Text section:
Maker is a unique Defi crypto lending platform that allows borrowing only DAI tokens. DAI is a stablecoin whose value is pegged to US dollars. Anyone can use the Maker to open a vault, lock in collateral like ETH or BAT, and generate DAI as a debt against that collateral. It encourages users to participate in operational earnings through governance fees, which act as interest rates for the network.
DAI can be borrowed up to 66% of the user’s collateral value. If the vault falls below the fixed rate, it becomes subject to a 13% penalty and liquidation to bring the vault out of default. At a 3% discount, liquidated collateral is sold in an open market.
MKR, Maker’s other token, serves as the last line of defense in the event of a black swan event. If the collateral value begins to fall, MKR is minted and sold on the open market in order to raise more collateral, thereby diluting MKR holders.

Written request: Continue the text on the Maker lending platform from where it stops.

Listed records:
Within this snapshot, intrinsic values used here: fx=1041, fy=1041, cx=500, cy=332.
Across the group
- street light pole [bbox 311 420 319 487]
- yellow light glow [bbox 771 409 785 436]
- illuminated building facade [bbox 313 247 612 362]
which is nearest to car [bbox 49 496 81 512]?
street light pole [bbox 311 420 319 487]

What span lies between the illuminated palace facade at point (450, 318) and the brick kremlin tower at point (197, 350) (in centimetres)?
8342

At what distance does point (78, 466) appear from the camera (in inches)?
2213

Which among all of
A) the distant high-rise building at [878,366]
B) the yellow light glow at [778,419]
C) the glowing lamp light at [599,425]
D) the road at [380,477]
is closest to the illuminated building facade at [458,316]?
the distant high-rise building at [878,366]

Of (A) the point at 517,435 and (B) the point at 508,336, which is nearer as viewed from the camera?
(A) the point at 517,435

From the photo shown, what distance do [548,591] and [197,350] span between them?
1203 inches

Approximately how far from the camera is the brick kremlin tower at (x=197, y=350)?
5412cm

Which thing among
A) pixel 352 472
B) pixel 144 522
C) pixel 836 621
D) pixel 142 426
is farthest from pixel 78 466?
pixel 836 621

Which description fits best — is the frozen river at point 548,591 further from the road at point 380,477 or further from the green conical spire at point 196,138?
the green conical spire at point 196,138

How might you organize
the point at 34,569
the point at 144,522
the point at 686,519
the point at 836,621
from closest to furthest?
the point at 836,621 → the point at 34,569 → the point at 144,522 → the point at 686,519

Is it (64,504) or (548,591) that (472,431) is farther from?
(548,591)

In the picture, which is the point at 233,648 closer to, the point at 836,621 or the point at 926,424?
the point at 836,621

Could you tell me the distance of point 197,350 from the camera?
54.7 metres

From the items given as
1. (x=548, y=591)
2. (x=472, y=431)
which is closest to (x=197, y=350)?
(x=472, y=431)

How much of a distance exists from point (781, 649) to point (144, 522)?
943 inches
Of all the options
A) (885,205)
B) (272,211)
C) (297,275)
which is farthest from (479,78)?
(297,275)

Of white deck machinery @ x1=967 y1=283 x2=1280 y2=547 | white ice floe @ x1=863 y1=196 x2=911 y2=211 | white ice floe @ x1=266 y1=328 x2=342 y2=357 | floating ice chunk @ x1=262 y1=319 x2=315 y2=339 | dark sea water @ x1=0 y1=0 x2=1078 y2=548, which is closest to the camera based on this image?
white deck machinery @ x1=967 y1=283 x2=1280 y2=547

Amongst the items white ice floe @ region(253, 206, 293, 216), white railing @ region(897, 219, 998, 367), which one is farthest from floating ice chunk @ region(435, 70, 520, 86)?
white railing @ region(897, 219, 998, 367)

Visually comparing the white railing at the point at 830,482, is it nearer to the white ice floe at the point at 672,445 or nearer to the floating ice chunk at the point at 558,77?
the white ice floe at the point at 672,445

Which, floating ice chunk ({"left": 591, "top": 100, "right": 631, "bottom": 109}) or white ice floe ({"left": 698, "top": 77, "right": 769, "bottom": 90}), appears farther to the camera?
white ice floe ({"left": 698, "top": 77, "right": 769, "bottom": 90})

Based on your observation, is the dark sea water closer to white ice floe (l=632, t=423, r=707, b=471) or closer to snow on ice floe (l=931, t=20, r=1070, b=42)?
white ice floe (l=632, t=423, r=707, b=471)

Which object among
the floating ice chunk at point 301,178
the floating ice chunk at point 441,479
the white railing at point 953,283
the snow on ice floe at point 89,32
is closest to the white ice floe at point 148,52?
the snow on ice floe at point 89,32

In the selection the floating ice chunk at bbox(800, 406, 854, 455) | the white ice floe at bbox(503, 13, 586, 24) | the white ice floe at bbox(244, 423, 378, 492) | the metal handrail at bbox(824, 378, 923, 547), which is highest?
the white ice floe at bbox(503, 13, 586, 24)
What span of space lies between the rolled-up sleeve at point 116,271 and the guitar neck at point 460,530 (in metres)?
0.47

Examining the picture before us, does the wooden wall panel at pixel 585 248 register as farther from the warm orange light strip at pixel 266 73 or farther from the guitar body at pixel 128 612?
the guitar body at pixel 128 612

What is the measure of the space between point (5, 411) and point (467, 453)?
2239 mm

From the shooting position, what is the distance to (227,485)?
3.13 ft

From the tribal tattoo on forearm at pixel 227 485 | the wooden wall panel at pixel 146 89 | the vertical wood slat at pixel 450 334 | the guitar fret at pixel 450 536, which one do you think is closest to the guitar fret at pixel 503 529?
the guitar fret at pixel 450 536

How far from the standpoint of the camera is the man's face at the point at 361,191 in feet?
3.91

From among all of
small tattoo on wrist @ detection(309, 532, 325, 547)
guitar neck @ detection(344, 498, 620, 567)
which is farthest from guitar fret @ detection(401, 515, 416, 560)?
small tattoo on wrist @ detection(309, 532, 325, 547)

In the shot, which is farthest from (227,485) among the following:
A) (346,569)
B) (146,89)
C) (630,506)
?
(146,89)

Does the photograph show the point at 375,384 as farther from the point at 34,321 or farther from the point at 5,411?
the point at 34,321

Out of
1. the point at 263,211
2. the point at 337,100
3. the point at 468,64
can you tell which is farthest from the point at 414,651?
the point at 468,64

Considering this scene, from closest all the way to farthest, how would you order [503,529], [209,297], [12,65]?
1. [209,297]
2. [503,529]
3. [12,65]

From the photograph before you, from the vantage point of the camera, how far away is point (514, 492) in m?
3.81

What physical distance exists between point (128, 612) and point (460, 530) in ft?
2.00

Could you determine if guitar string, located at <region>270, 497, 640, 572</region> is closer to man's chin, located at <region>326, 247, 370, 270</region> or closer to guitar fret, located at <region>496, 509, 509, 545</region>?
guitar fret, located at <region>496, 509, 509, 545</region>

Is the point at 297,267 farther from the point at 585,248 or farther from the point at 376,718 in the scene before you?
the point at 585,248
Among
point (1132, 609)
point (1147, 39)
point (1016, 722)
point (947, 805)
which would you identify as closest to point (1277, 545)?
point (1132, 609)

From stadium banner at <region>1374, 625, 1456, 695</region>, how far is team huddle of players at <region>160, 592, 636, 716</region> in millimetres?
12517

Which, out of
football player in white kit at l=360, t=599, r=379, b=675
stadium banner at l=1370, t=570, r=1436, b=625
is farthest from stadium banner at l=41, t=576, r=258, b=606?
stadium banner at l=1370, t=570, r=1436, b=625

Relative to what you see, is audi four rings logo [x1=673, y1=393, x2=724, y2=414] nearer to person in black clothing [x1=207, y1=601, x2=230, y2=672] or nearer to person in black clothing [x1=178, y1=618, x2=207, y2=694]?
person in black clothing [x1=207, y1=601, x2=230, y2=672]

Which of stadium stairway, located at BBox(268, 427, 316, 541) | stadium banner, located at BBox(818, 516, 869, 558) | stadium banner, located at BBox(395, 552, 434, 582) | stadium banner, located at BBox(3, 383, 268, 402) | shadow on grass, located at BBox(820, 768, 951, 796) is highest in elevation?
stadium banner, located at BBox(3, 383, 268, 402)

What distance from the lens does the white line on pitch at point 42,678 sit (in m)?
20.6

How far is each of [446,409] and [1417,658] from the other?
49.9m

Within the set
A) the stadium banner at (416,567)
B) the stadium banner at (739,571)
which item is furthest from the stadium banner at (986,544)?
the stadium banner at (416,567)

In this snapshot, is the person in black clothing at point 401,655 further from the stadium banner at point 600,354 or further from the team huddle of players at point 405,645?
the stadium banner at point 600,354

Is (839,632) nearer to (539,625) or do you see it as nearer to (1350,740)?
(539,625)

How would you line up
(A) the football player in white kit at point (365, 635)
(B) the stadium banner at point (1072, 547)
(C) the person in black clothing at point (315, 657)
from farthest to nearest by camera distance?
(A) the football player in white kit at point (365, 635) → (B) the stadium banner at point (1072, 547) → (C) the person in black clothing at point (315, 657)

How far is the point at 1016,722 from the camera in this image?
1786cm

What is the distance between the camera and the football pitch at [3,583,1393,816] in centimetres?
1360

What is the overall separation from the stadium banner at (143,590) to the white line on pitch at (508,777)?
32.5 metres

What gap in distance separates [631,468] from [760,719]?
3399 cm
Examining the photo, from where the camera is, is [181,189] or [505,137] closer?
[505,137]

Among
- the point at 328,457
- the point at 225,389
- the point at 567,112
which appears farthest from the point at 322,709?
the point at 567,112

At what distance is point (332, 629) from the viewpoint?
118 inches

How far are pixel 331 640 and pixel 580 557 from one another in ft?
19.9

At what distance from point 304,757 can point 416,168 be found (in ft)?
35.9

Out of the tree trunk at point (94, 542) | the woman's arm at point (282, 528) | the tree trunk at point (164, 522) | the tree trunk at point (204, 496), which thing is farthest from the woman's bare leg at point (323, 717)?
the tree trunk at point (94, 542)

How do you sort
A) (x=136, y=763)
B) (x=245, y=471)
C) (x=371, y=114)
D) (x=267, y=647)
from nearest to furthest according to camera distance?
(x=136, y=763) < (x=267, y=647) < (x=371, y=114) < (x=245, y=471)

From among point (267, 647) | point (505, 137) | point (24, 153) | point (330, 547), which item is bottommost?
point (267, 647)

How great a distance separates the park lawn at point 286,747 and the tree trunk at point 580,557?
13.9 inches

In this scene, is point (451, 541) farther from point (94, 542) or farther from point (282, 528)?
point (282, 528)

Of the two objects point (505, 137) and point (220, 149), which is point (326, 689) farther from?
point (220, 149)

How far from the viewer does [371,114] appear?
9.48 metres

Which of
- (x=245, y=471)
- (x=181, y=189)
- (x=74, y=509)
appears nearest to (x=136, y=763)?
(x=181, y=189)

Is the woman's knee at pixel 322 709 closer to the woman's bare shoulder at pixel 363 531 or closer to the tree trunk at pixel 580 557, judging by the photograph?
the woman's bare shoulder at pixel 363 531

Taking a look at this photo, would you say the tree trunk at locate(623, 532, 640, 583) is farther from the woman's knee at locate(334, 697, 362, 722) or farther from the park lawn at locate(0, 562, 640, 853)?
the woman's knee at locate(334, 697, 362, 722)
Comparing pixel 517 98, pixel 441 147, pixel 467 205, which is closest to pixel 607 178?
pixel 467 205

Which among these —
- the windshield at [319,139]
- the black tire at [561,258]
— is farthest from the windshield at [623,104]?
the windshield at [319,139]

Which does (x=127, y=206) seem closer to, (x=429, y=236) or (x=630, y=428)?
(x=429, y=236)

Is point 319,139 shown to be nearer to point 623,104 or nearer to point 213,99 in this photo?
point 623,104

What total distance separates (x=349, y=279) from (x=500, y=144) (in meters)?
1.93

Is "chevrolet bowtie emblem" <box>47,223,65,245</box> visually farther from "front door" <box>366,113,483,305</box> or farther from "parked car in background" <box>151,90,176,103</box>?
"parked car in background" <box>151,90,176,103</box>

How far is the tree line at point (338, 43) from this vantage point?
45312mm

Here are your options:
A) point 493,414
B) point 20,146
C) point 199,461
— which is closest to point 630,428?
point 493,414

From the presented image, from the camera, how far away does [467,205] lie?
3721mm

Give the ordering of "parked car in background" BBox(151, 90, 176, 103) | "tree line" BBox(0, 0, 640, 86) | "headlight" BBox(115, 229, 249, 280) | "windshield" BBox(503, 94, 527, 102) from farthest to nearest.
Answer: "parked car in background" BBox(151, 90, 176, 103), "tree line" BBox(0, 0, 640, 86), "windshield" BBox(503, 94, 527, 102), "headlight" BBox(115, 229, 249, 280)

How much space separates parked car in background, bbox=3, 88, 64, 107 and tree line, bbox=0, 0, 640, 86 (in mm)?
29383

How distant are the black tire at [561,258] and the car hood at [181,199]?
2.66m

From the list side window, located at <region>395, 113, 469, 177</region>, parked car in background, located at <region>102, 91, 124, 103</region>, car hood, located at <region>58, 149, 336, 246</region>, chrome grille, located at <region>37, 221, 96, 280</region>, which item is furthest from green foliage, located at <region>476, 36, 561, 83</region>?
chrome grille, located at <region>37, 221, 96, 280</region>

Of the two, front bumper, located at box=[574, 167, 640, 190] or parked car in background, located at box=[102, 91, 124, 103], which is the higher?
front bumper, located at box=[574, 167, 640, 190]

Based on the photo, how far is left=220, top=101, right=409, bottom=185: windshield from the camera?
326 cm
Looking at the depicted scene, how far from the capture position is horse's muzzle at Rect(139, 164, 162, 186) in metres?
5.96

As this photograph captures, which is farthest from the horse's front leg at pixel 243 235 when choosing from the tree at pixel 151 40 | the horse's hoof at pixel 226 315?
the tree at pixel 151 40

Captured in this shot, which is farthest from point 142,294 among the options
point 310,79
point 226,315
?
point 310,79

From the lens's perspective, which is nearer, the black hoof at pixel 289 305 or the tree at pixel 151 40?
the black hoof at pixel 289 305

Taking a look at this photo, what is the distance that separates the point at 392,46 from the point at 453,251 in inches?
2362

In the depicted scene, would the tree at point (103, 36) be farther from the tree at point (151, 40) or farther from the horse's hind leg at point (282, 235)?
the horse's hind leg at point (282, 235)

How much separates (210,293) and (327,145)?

Exercise output:
Maker’s Oasis Portal is the most popular place to use MakerDAO, as it allows you to open, manage, and review vaults, deposit DAI into DSR (DAI Savings Rate), and view updated stats on the entire Maker system.
Market Cap: $280,98M
Kava was founded in 2018 by Brian Kerr, Ruaridh O’Donnell, and Scott Stuart. Kava is one of several emerging decentralized finance (DeFi) projects. However, while most DeFi projects run on Ethereum, Kava is built on Cosmos, which its team claims add additional functionality.
Users of its platform can borrow loans denominated in USDX, a cryptocurrency pegged to the value of the US dollar, by locking cryptocurrencies into smart contracts on Cosmos.
Kava uses a Cosmos feature called zones to manage the crypto assets it accepts, which are then run in programs on separate networks. This allows the project to expand the number of crypto assets available to borrowers, including XRP, BNB, and BTC, among others.
Users receive weekly rewards in the form of KAVA, Kava’s cryptocurrency, by collateralizing cryptocurrencies to mint USDX. The total amount of KAVA received by users is determined by the type of collateral used and the amount of USDX minted. Minters who use BNB as collateral, for example, receive a share of the 74,000 KAVA that the platform issues weekly.
Market Cap: $262.71M
Compound was founded in 2017 by Robert Leshner and Geoffrey Hayes, both of whom had previously held high-level positions at Postmates, an online food delivery service.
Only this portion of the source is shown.